TASK ITEM:
Quote the entries below from the line with "Bodega comercial en" through the line with "No Snooping, Please Chapter 61 – Page 8", both ends included, and only those lines.

DATA IN THIS EXERCISE:
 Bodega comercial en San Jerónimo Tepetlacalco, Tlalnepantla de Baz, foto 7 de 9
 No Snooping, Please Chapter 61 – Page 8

--

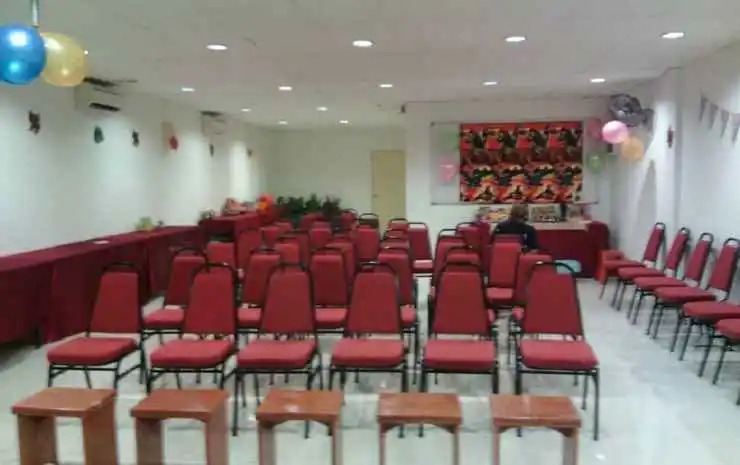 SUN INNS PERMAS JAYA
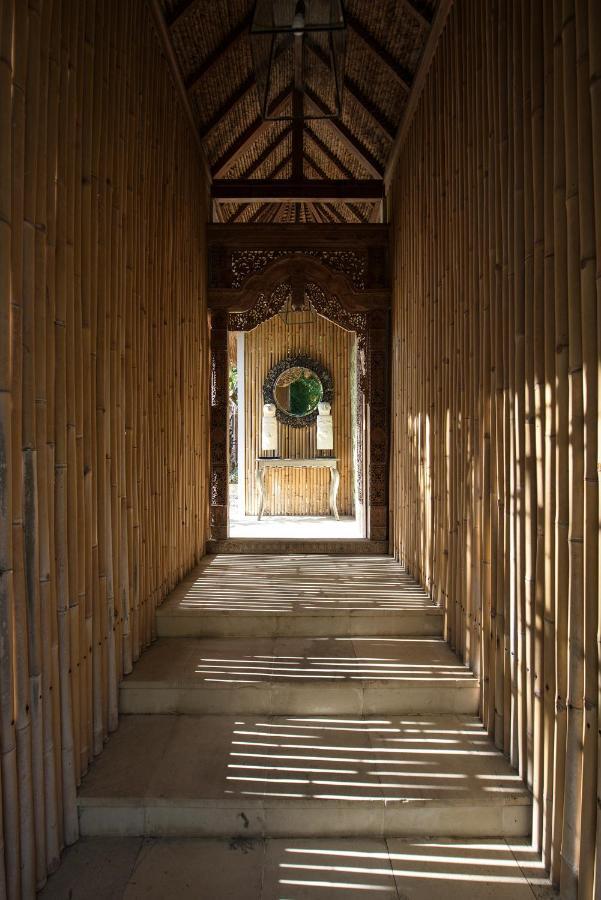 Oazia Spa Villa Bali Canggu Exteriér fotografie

* * *

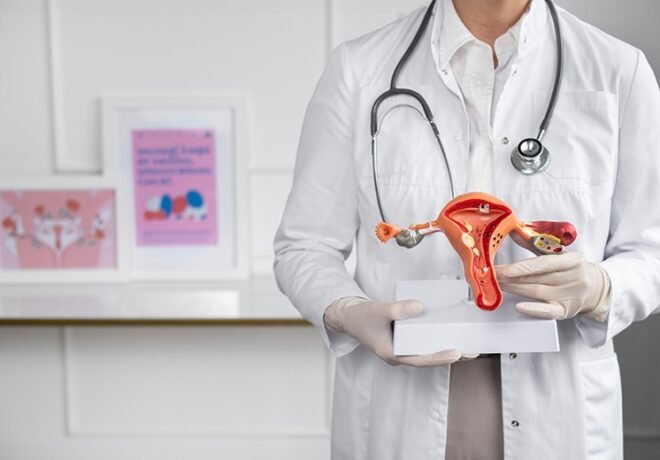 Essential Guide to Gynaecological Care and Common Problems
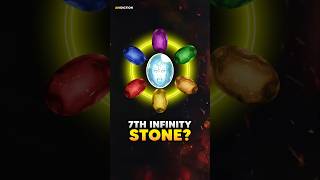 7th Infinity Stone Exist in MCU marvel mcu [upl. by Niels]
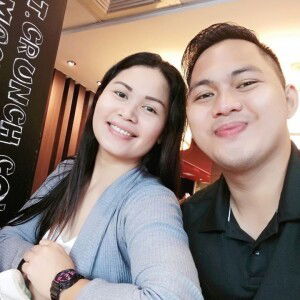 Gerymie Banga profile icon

RESULT:
 Bodega comercial en San Jerónimo Tepetlacalco, Tlalnepantla de Baz, foto 7 de 9
 No Snooping, Please Chapter 61 – Page 8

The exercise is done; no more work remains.